*** Opening of QUOTED PASSAGE ***
Thanks again to all of our users. It’s been a fun journey.
Posted by the Google Desktop Team"
Exactly, or the fact that you used to be able to use boolean. I want this word to be in the page so I tack on +searchterm, which was very useful. Now they want you to use that to search google plus. They tell you to use quotes now, but that doesn't even work right.
They've proven they're not trust worthy or a long term solution to your storage or other than trivial tech needs.
I will never trust Google the perverted clowd clown for any non-trivial tech need.
I'd go on a Vegan diet but the delivery time from Vega is too long. --brownkitty
At least 3 of the 4 alternatives listed are all client-side applications, instead of a browser-based reader you can access anywhere.
The remaining alternative, newsblur, I haven't been able to successfully evaluate yet because it keeps crapping out with 502 errors.
File under 'M' for 'Manic ranting'
iGoogle! I'm really upset they're shutting it down. Mostly, I don't understand why they'd shut it down. iGoogle has been my homepage for the past 4-5 years, and it's done exactly what I want a homepage to do.
I have started using other search engines over time to supplement Google for various reasons, but I honestly think the removal of iGoogle will have me using google search a lot less frequently. fwiw.
... most people doesn't use RSS, it's obscure geeky thing
Yes, that's why pretty much every major news outlet around the globe has RSS feeds. Solely for geeks.
Notebook, since apparently even google agrees enough to be testing a clone
I still miss the Real Estate function in Google Maps. When I was looking for a new place to live some years ago, it really helped me out. But now that I'm considering moving again, I have to search a dozen different sites from different brokers in order to find something in my area.
*** Close of QUOTED PASSAGE ***
→ **PROMPT 1**
Which product or service names in the comments on Google services include the word "Google"?
→ **PROMPT 2**
Will you quote the comments on Google services word for word, starting at "I will never" and ending at "with 502 errors."?
*** Opening of RECORDED DATA ***
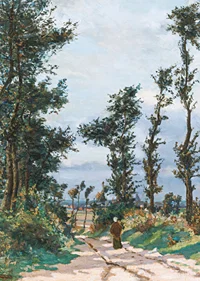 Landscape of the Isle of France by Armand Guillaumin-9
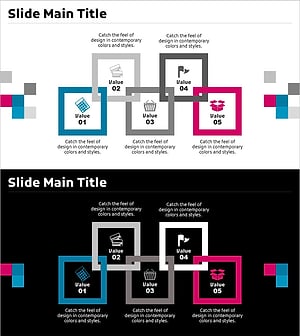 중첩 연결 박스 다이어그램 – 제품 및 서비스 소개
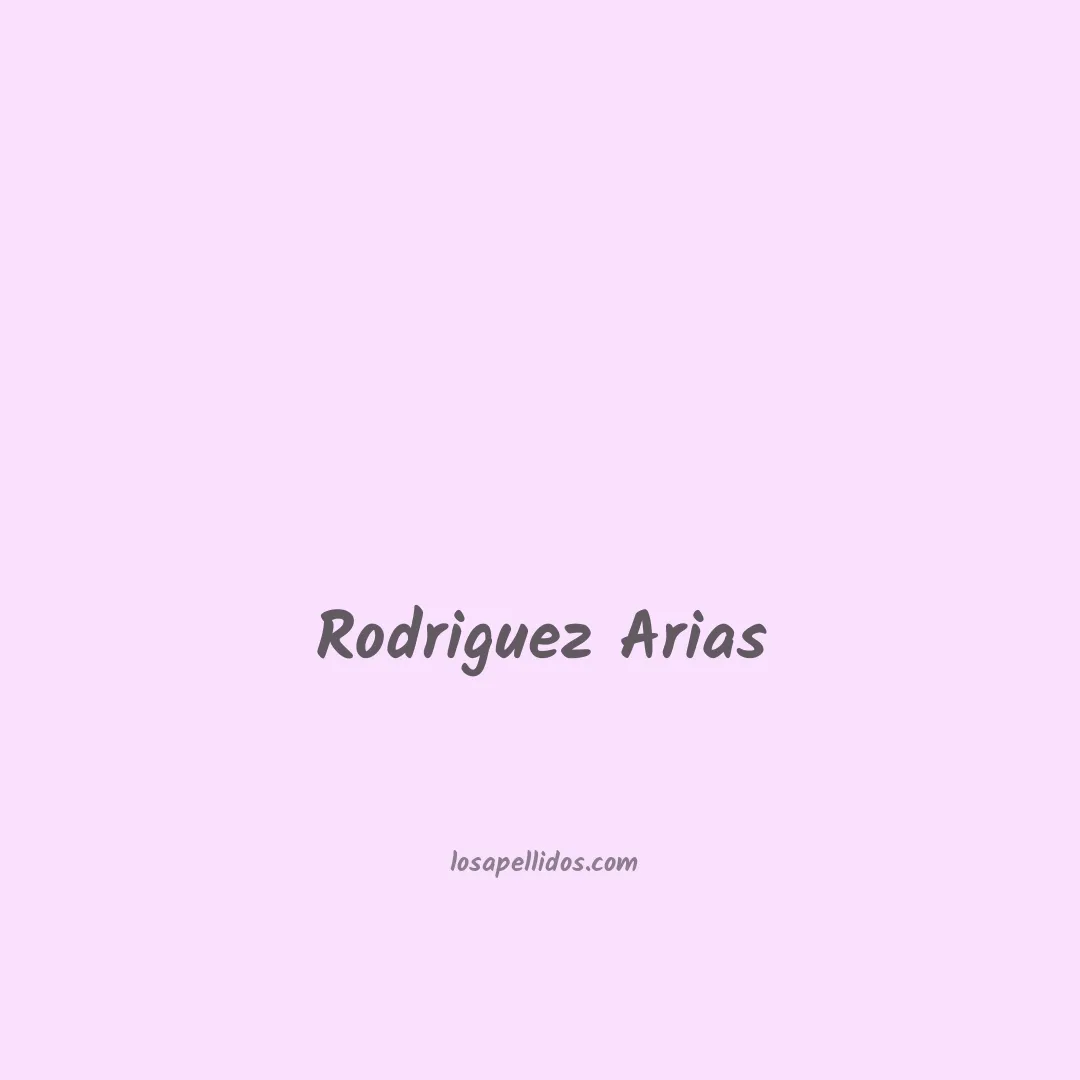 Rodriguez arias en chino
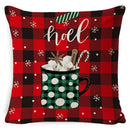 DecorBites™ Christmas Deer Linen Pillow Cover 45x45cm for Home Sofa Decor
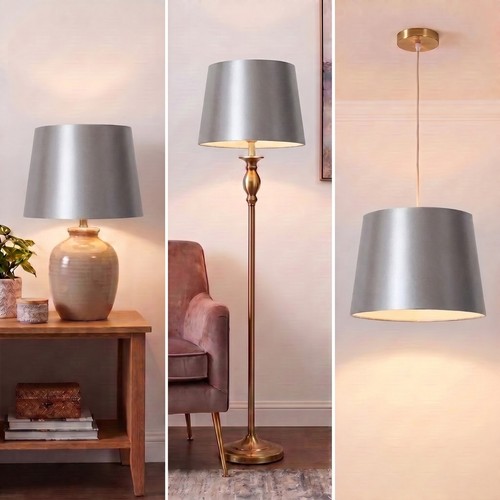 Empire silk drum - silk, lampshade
*** Close of RECORDED DATA ***
*** Opening of RECORDED DATA ***
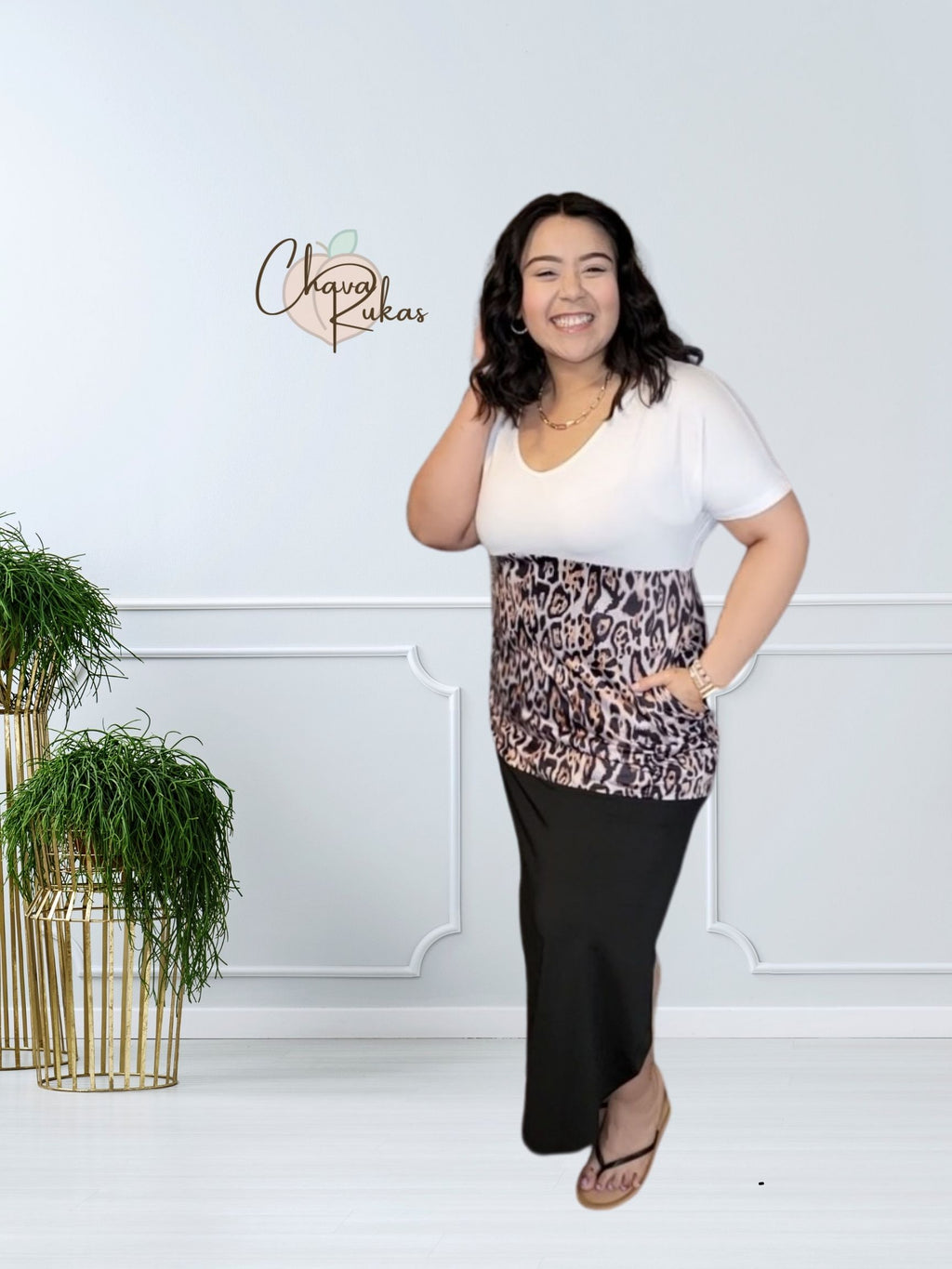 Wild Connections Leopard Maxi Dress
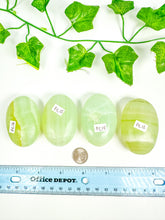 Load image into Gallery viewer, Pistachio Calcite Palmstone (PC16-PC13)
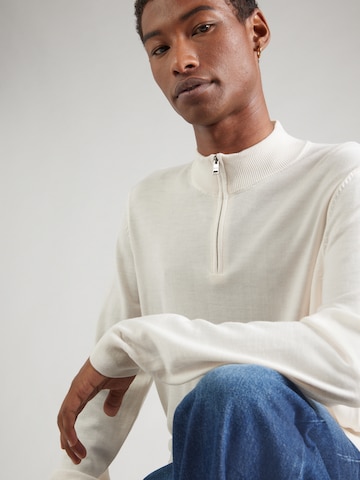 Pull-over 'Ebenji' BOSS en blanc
*** Close of RECORDED DATA ***
→ **TASK SOLUTION 1**
- Google Desktop
- google plus
- iGoogle
- google search
- Google Maps

→ **TASK SOLUTION 2**
I will never trust Google the perverted clowd clown for any non-trivial tech need.
I'd go on a Vegan diet but the delivery time from Vega is too long. --brownkitty
At least 3 of the 4 alternatives listed are all client-side applications, instead of a browser-based reader you can access anywhere.
The remaining alternative, newsblur, I haven't been able to successfully evaluate yet because it keeps crapping out with 502 errors.